Over the past 10 years, Illumina has delivered 380% returns—resoundingly beating the market’s gain of 241.6%.
To achieve that success, the company sold, installed, and serviced over 20,000 gene sequencer devices, which hospitals and other biomedical centers use to analyze genetic data.
Unfortunately, Illumina’s luck has turned in the last 12 months. The company has been underperforming and has investors worried about the future.
Illumina’s dominance in the sequencer market is one of the significant reasons to invest in its stock.
After all, the significance of genetic information is projected to expand over time. That makes Illumina the clear candidate for a long-term hold despite its current underperformance.
However, it’s understandable for investors to be anxious, especially with the recent move of Europe’s antitrust regulators to bar the $8 billion acquisition of Grail (GRAL).
Here’s a brief background about the deal.
Grail has created a lab test that can identify over 50 types of cancers at their early stages using only a simple blood draw. This is called the Galleri blood test.
Since screenings do not exist for most kinds of cancers, many are not diagnosed until they’re already spread and are, therefore, more challenging to treat.
Although Grail’s test does not promise to detect all cancers, it can catch the 12 most fatal types with roughly 76% accuracy, while its false positives are lower than 1%.
Needless to say, these tests could save thousands of lives annually if adopted across the globe.
This is where Illumina comes in. Since the company develops platforms that sequence genetic tests for various fetal abnormalities and even COVID variants, it has the technology to expand Grail’s operation.

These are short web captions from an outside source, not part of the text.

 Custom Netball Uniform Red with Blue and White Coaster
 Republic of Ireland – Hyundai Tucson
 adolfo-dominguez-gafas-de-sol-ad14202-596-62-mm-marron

Moreover, Illumina has extensive experience negotiating insurer reimbursements, which means it could accelerate the commercial adoption of Grail’s technology. At the moment, most insurers refuse to cover the costs of Grail’s test.
This resulted in only $12 million in revenue for the company, with over $187 million in operating loss. Grail’s underwhelming performance is one of the reasons investors are baffled over the move to block the acquisition.

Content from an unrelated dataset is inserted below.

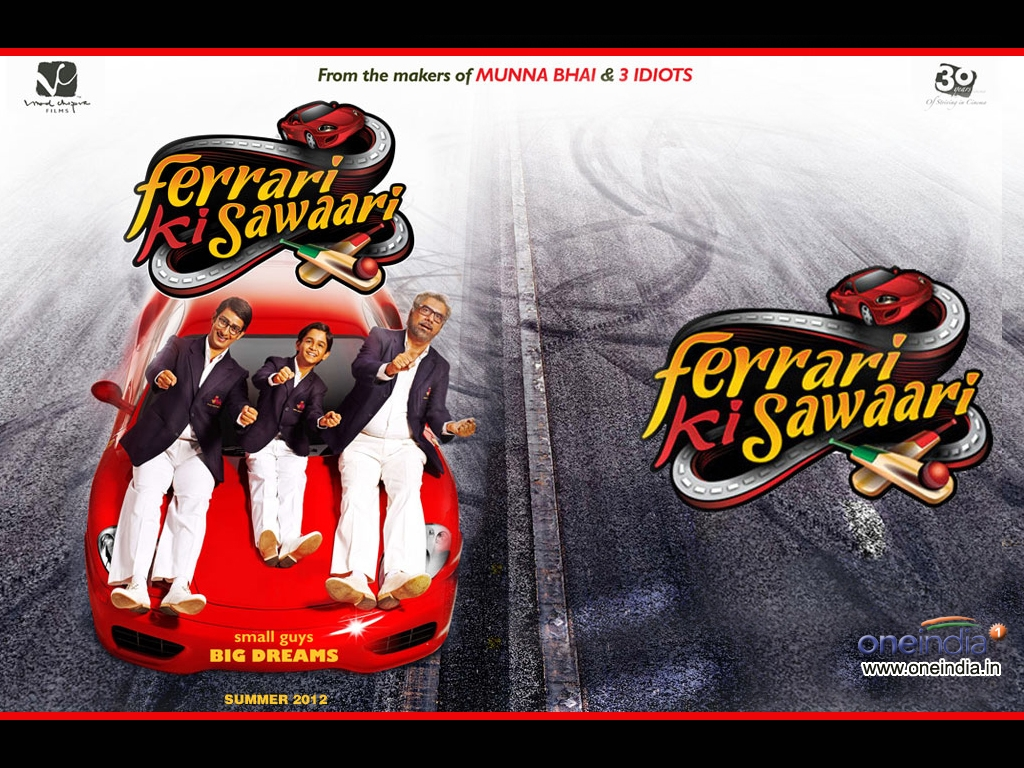 Ferrari Ki Sawaari movie Wallpaper -382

Another is that the acquisition does not fall under any of the categories for antitrust reviews under the EU bylaws because Grail does not operate or do any business in Europe.
However, the commissioner decided to invoke a provision under EU’s merger rules that allow member states to reach out to the commission when their governments do not have jurisdiction over the matter. Six countries did so, which led to the review.

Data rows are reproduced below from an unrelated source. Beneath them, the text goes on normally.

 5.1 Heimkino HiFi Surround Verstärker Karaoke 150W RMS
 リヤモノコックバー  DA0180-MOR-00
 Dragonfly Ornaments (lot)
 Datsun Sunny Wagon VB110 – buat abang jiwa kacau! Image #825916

The commission is tag-teaming with the US Federal Trade Commission, which also moved to stop the deal in 2021. Both regulating bodies claim that the agreement could impede competition in the embryonic multiple cancer-early detection industry.
According to the EU commission, this acquisition would cut off all of Grail’s rivals in the segment.
This is a tad confusing, though, because Grail has no rivals in the field.
The entire debacle has the scientific community wondering over the real reason, especially since Illumina developed the technology Grail used. Then, it was spun off for financing purposes, but Illumina still retained 20% ownership. Now, the company is merely taking it all back again by acquiring it.
It remains to be seen what will happen in the following months as Illumina plans to appeal the decision.
But why is Illumina still pushing through with this deal?
The reality is that the genetic testing industry is a bloodbath. It can take years for a single genetic test to complete clinical trials, receive regulatory approval, and achieve insurance coverage. This struggle is apparent in so many clinical laboratories such as Exact Sciences (EXAS), Invitae (NVTA), Guardant Health (GH), and Natera (NTRA). Even Grail lost so much while developing its cancer blood test.
Meanwhile, Illumina chooses to market clinical tests its clients have already pioneered. That way, it can still gain profits as a supplier of sequencing tools.
Hence, having Grail back in its portfolio would be a cherry on top of its current strategy.
Looking at the situation right now, it’s a mess. Nevertheless, Illumina’s main line of business is a significant segment to be a part of in the coming years.
I don’t think the company would spend this much time and effort on Grail unless the future payoff would be substantial. Think about it: detecting cancers early? How incredible is this technology? How many lives would be saved because of it?
The long-term investing thesis for betting on Illumina is that it’ll most likely continue to deploy its gene sequencing devices globally, generating more recurring revenue flows in the process.
Simultaneously, the company can expand its domain knowledge and gather a copious amount of data for R&D that would equip it against competitors.
Basically, it has found a way to lock in customers for years while being several steps ahead of its rivals.
As confusing and grim the situation may be, for now, I believe Illumina stock is an excellent investment with or without Grail (but I hope it finds a way to be with it).
Mad Hedge Biotech & Healthcare Letter
September 14, 2021
Fiat Lux
FEATURED TRADE:
(IS THIS THE BIGGEST WINNER IN A WINNER-TAKE-MOST MARKET?)
(NVTA), (ARKK), (ARKG), (SFTBY), (AMZN), (EXAS), (AAPL), (MSFT)
One of the most underappreciated names in the biotechnology sector might just be the biggest winner in a winner-take-most market today: Invitae (NVTA).
Despite being at the receiving end of a seemingly endless flogging since the year started, Invitae remains an attractive stock for the likes of Cathie Woods.
In fact, this San Francisco-based company is one of the Top 20 holdings of ARK Innovation (ARKK) and ARK Genomic Revolution (ARKG).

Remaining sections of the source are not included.